Respondents reported a large medication (conventional and complementary), screening, assessment and health care burden.
Treatment burden contributes significantly to the 'workload' of survivorship and can have a severe and negative impact on BMT survivors, carers and the healthcare system-making it difficult to comply with optimal care. Clinicians must be primed with skills to identify survivors who are overburdened by the health care required for survival and develop strategies to help ease the burden.
同种异体血液和骨髓移植(allo-BMT)是一种用于多种危及生命疾病的艰巨治疗方法。对长期和晚期影响的深刻认识不断增加,幸存者的医疗工作量(治疗负担)也是如此。
量化allo-BMT后长期生存的治疗负担,涉及幸存者所使用的健康服务、治疗和检查范围。
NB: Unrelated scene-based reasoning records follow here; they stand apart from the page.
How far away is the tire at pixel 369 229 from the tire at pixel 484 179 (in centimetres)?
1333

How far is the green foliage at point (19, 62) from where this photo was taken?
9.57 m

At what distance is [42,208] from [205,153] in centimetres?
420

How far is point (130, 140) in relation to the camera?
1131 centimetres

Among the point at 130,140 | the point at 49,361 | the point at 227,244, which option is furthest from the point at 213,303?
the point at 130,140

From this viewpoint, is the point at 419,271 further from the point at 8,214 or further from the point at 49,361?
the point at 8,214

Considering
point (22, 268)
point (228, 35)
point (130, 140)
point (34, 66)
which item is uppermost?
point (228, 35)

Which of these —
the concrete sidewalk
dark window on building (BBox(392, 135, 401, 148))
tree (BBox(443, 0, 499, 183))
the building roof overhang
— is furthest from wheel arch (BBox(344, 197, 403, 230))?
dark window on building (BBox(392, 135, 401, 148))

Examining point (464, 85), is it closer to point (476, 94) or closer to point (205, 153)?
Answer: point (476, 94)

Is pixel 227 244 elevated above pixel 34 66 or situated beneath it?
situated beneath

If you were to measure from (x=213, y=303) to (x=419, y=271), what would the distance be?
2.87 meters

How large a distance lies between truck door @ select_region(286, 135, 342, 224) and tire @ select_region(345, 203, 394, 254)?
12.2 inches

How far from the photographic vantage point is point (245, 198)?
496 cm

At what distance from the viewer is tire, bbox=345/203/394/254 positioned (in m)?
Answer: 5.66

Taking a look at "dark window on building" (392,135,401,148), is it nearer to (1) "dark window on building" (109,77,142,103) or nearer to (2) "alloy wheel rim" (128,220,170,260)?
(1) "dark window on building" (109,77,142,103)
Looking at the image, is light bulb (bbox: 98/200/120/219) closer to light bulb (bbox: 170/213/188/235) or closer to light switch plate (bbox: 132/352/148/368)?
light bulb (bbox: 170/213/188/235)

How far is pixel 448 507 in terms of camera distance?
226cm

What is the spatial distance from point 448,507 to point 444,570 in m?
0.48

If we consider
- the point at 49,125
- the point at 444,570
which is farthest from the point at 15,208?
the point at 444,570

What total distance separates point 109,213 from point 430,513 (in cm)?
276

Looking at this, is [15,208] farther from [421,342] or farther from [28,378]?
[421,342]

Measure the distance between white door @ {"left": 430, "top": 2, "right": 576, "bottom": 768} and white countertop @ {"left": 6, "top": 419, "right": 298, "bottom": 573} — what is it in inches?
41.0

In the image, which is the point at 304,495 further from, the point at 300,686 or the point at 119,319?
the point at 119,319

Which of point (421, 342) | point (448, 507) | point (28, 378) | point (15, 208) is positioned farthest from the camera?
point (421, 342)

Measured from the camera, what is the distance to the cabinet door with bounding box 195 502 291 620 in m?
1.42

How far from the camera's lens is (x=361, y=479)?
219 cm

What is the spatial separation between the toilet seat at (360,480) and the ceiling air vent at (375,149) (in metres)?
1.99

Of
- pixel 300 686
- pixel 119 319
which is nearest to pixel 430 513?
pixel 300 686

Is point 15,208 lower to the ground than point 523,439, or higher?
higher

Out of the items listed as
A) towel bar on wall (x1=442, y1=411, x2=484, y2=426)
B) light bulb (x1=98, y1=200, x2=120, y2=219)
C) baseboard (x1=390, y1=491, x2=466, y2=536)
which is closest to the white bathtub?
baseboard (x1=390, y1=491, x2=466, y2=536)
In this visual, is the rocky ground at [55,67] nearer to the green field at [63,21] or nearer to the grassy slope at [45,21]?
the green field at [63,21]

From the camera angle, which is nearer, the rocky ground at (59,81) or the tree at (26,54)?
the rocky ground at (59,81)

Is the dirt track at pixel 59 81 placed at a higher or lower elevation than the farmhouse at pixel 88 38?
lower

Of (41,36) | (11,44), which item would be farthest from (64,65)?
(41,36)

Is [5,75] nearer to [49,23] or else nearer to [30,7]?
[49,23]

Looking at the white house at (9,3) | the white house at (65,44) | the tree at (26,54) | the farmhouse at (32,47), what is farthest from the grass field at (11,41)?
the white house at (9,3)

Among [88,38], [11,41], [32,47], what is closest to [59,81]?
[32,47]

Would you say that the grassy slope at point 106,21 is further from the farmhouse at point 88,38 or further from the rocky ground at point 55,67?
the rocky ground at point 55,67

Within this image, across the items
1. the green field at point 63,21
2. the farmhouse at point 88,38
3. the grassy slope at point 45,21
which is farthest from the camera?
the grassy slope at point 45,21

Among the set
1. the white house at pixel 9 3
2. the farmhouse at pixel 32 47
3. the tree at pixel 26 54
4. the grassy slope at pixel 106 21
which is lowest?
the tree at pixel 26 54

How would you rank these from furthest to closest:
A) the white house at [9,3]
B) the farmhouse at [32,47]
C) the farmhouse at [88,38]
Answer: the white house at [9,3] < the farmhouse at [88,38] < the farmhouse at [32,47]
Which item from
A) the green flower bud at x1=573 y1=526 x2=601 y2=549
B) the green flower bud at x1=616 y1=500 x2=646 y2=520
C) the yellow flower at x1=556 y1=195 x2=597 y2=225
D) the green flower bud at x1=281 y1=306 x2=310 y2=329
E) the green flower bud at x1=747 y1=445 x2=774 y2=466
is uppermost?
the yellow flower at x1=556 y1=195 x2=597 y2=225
对2000年至2012年在澳大利亚悉尼接受移植的成年allo-BMT幸存者进行了一项大型多中心横断面调查。参与者完成了六项经过验证的工具以及一项为该研究专门设计的工具,即悉尼BMT后研究(SPBS),回答了有关药物使用、医疗治疗、转诊、评估以及医院/诊所就诊频率的问题。
在441名allo-BMT幸存者中,超过四分之一在BMT后两年以上的人至少每月到医院诊所就诊一次,26.7%的人需要进行一些常规医疗程序(如静脉切开术、体外光化学疗法)。专科医疗和相关健康转诊非常普遍,对国际推荐的长期随访(LTFU)护理的依从性不理想,并且随着距BMT时间的增加而降低。
受访者报告了大量的药物(传统和补充药物)、筛查、评估和医疗负担。
治疗负担对生存“工作量”有重大贡献,并且可能对BMT幸存者、护理人员和医疗系统产生严重负面影响,使得难以遵守最佳护理。临床医生必须具备识别因生存所需医疗保健负担过重的幸存者的技能,并制定减轻负担的策略。